▶ _EXCERTO_

José Luìs Peixoto, O Escritor, 2002



Aqui não há vozes, só a tua ausência


Eu segurava com todo o amor de lua a tua doce cabeça que poisava em mim, seda pura. E de olhos semicerrados, com mil afagos ternos, eu te beijava serenamente, em silêncio, receosa de te perder, de te sobressaltar.


Exausta da brutalidade dos espaços, dos prantos e da vida, (re)encontrava em ti, meu profundo amigo, aquele afecto eterno, inexperienciado em outros templos.

A lua elevava-se no universo, iluminando com sua luz azul anil, da cor deste sonho, que eu teimava em pintar. Entrelaçávamos nossos corpos, bebendo gotas de orvalho, e assim permanecíamos sedentos de afecto e mil carícias. Só nós as sabíamos sentir no toque virginal que nos habitava.

▶ _MATERIAL EM BRUTO_
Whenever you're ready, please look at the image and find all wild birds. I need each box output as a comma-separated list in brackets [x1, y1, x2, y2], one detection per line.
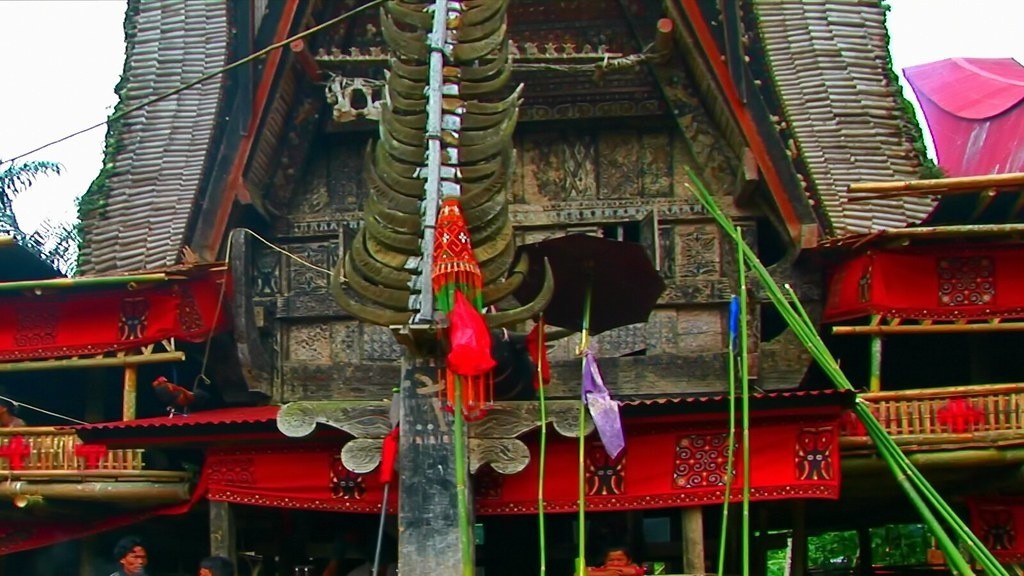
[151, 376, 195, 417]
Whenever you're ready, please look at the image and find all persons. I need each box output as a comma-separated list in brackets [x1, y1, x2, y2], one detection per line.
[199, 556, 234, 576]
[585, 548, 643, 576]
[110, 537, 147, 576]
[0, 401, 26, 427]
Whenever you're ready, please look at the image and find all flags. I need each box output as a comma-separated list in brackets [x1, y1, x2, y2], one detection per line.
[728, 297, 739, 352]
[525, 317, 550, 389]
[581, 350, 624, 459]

...

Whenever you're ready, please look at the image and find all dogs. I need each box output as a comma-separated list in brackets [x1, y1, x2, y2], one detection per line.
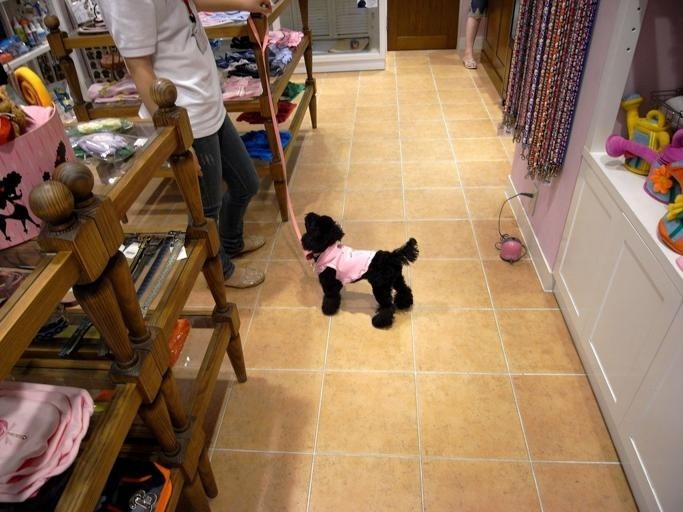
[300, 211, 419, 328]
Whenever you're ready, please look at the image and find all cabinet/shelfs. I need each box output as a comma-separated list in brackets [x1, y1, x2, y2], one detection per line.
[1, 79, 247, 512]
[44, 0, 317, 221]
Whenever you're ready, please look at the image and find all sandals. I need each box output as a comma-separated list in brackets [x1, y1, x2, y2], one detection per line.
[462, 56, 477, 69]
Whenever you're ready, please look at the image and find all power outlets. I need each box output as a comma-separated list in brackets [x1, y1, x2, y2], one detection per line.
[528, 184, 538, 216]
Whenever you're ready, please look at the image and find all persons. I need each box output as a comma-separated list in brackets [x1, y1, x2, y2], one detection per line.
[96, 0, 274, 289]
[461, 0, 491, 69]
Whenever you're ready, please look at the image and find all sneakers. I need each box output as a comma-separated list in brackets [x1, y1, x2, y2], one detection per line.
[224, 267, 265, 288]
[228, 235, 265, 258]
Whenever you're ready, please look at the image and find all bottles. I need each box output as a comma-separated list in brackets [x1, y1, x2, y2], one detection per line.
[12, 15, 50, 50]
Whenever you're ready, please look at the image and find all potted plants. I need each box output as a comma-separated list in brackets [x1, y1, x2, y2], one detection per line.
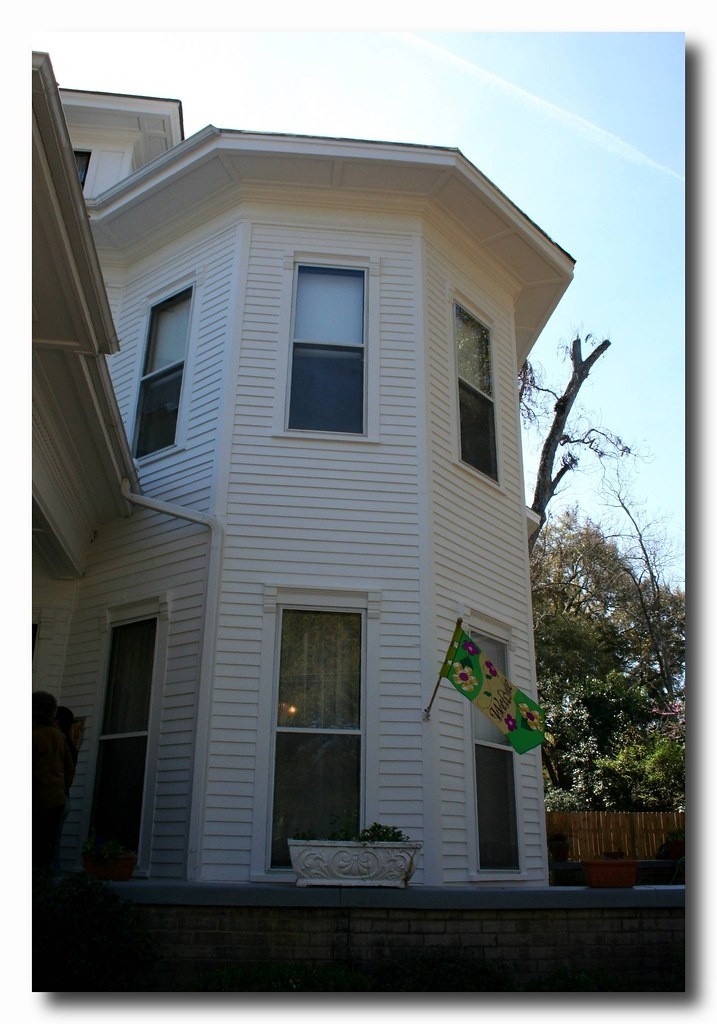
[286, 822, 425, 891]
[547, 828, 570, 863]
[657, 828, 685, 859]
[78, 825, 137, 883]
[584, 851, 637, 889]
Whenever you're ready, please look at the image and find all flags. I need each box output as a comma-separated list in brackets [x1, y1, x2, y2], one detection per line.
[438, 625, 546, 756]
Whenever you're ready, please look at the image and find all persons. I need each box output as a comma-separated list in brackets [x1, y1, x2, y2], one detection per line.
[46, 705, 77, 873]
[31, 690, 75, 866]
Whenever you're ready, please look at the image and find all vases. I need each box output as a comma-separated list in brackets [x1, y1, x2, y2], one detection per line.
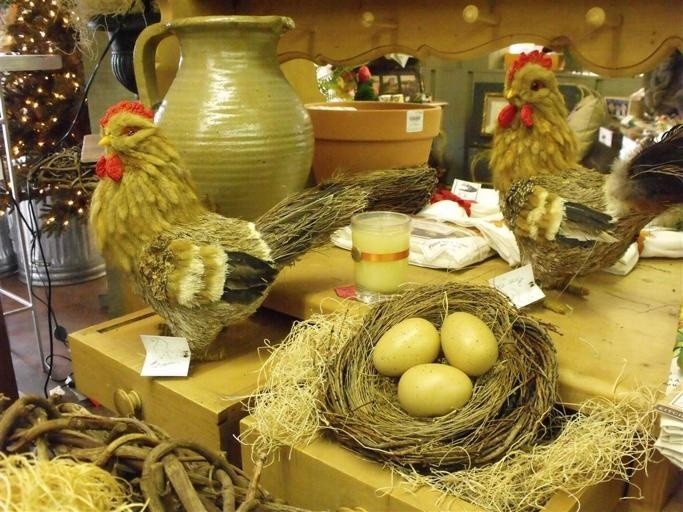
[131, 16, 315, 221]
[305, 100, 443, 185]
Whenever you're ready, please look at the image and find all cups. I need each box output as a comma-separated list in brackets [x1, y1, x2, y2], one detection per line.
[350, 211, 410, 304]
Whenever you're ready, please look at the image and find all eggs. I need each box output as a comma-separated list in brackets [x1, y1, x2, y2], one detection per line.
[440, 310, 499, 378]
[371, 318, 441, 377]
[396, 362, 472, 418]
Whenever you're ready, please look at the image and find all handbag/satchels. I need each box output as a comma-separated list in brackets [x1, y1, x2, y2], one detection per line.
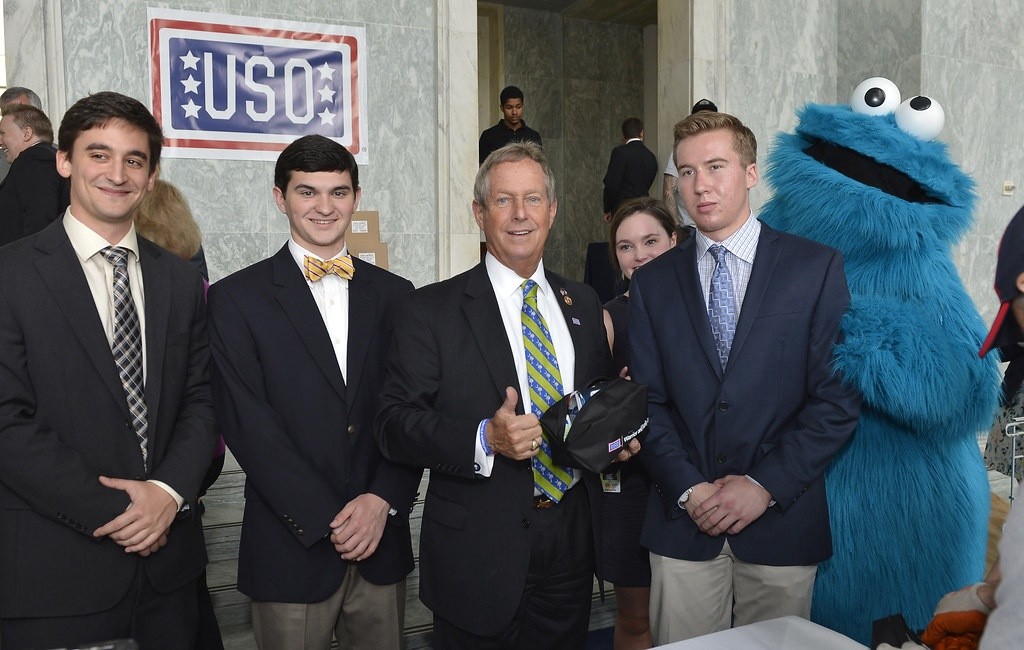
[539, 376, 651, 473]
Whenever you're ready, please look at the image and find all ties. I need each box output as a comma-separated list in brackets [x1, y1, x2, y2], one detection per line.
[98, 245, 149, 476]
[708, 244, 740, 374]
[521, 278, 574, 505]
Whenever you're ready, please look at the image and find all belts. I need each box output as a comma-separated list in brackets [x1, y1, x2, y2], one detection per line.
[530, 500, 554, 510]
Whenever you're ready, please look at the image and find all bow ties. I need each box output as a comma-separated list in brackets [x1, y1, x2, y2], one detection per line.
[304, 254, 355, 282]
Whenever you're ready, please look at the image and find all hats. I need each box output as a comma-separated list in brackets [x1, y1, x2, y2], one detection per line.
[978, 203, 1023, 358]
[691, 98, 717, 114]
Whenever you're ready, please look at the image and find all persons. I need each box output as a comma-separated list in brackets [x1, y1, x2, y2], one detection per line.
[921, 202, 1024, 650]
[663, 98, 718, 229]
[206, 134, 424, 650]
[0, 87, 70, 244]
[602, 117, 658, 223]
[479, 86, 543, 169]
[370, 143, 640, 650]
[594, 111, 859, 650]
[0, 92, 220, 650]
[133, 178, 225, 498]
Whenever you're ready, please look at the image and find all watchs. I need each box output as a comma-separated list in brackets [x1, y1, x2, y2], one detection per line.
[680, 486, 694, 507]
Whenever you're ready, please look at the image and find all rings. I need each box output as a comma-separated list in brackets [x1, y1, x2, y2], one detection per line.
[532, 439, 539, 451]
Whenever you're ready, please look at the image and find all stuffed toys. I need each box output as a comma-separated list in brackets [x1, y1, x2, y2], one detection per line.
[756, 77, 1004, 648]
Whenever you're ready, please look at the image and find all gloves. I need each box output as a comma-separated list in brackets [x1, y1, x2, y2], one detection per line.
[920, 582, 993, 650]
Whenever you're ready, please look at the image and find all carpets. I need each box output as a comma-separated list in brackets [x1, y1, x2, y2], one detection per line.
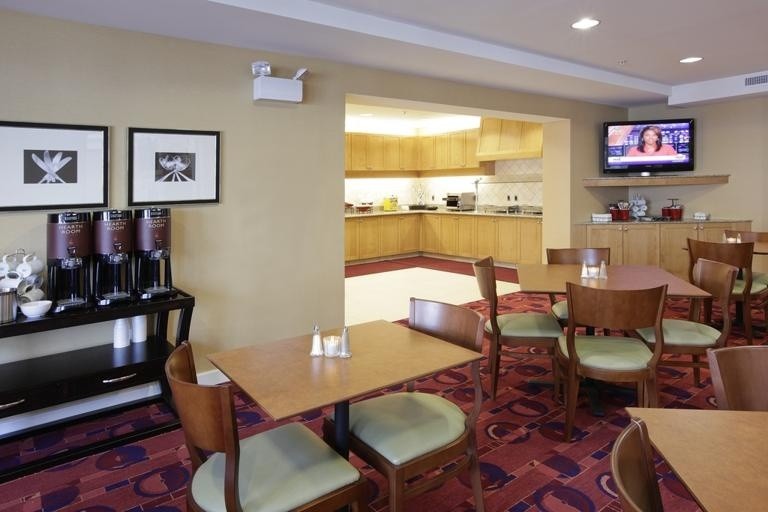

...

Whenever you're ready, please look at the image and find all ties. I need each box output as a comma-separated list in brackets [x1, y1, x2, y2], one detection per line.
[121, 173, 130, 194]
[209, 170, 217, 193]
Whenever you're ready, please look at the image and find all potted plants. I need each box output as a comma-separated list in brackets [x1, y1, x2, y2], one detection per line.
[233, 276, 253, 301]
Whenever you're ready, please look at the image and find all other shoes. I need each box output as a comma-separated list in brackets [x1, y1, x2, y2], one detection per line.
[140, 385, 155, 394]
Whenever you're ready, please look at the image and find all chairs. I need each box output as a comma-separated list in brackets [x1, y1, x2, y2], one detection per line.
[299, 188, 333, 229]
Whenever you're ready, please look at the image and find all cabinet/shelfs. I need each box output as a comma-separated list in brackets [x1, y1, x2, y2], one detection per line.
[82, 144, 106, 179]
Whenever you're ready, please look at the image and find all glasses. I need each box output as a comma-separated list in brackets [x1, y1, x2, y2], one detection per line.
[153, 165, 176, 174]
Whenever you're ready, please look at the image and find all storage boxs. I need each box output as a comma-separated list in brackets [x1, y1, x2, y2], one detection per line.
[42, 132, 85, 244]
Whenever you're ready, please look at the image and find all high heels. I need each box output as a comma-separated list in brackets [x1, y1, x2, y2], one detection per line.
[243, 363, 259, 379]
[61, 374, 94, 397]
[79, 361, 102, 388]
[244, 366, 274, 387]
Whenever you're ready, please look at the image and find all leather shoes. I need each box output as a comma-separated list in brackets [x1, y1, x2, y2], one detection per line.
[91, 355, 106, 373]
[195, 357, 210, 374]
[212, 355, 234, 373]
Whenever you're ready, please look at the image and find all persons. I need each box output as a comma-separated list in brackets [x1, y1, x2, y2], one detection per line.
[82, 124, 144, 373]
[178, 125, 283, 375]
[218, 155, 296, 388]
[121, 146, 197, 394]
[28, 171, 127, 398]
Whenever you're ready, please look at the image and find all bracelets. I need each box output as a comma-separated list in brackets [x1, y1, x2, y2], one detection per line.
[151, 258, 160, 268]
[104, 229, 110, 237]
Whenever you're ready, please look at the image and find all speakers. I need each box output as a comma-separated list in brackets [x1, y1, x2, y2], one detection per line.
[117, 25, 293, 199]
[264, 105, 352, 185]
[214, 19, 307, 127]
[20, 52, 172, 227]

▶ _PROBLEMA A RESOLVER_
Copie palavra por palavra o trecho do excerto que vai de "Aqui não há" até "em outros templos.".

▶ _RESULTADO DA TAREFA_
Aqui não há vozes, só a tua ausência


Eu segurava com todo o amor de lua a tua doce cabeça que poisava em mim, seda pura. E de olhos semicerrados, com mil afagos ternos, eu te beijava serenamente, em silêncio, receosa de te perder, de te sobressaltar.


Exausta da brutalidade dos espaços, dos prantos e da vida, (re)encontrava em ti, meu profundo amigo, aquele afecto eterno, inexperienciado em outros templos.